Wem die Bands D-SAILOR, THE COALFIELD, HERRENMAGAZIN oder SCHROTTGRENZE ans Herz gewachsen sind und wer auch mit SOUNDTRACKS OF OUR LIVES oder MOTORPSYCHO Glücksgefühle verbindet, der kommt an der Hamburger Band TUSQ nicht vorbei, die aus ehemaligen und aktuellen Mitgliedern der erstgenannten Gruppen
besteht und die letztgenannten zu ihren Favoriten zählt.

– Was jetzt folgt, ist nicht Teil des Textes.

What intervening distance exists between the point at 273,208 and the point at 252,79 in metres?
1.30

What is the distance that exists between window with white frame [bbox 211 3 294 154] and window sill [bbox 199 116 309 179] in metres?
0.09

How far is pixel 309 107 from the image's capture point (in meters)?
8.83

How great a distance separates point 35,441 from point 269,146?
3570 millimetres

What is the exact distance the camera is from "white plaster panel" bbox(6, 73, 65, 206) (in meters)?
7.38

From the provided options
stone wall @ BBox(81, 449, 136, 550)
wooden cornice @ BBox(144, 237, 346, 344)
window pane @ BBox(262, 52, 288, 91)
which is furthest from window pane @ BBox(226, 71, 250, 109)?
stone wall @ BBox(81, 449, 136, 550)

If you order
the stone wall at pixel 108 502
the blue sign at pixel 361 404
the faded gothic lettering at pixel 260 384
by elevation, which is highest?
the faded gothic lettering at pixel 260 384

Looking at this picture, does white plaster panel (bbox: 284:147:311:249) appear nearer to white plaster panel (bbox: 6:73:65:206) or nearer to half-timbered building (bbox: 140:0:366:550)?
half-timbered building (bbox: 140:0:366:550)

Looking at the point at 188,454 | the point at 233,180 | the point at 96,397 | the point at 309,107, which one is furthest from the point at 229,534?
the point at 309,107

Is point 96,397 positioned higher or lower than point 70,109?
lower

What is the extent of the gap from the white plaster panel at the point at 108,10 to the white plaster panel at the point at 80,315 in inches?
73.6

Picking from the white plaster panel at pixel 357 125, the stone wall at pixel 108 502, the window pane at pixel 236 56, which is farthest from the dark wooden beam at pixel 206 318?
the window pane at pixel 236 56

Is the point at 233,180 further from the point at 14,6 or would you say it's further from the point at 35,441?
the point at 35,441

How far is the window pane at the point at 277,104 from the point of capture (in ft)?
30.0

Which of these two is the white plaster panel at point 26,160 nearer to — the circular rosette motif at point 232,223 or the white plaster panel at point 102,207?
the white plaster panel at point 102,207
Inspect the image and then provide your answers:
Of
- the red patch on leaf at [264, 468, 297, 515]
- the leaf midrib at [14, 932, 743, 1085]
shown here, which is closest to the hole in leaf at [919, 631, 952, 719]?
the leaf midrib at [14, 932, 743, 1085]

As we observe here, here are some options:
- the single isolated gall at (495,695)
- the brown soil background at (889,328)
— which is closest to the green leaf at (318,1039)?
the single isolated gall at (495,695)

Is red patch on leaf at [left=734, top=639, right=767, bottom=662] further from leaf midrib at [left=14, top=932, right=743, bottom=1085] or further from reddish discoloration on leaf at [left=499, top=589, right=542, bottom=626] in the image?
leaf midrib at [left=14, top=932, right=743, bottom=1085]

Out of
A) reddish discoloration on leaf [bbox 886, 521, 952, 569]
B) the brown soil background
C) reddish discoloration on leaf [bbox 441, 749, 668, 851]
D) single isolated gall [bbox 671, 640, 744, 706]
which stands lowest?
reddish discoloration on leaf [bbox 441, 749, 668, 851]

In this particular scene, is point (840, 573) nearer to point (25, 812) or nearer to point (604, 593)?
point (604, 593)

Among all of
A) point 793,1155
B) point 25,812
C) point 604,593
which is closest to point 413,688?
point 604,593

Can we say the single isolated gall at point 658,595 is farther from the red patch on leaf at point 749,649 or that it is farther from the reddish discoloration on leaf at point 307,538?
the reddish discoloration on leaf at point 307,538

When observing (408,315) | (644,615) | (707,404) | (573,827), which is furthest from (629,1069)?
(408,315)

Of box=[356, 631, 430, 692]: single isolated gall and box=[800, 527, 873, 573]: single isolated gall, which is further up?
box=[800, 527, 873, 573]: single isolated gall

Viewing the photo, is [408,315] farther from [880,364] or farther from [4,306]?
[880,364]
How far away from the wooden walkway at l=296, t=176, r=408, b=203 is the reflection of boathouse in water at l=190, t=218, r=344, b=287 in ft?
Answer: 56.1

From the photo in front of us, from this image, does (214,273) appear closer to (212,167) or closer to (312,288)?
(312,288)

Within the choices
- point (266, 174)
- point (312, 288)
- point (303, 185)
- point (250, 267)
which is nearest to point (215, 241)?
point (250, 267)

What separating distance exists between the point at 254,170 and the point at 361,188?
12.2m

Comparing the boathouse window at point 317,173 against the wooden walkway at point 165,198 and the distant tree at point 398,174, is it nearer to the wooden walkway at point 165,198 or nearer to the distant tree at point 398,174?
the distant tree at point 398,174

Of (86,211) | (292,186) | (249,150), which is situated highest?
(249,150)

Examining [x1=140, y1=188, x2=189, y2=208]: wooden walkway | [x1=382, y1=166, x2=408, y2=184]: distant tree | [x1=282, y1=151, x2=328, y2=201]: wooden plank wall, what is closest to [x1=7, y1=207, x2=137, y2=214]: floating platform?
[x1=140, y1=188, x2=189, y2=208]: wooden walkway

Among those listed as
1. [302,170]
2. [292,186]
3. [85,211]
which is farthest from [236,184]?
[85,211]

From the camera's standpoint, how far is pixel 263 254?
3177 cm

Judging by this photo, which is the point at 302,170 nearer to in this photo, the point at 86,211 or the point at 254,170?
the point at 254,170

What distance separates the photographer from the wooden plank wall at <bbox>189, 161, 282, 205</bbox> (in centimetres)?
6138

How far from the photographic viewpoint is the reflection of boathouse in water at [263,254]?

Für ihr Debut haben sich Uli Breitbach (Gesang, Orgel, Akkordeon), Timo Sauer (Gitarren), Holger Lüken (Schlagzeug, Backings) und Paul Konopacka (Bass, Backings) ins verschneite Finnland zurückgezogen, um ihr Debut "Patience Camp" aufzunehmen. Dabei scheint die durch die Natur des Ortes bedingte einsame Wintermelancholie direkten Eingang in die Musik gefunden zu haben.
Melancholische Klanghymnen, melodische Gitarrenlines, unter die Haut gehender Bass, treibende Drums machen dieses Album zu einem abwechslungsreichen, einzigartigen, alternativen Klangerleben, das es so von einer deutschen Band lange nicht mehr gegeben hat. Ein Opus, auf dem ein Meisterwerk auf das nächste folgt.
Zum Liebenlernen: "Let the fairies lead the way" oder "Heartdrive Collective" oder alle anderen Songs.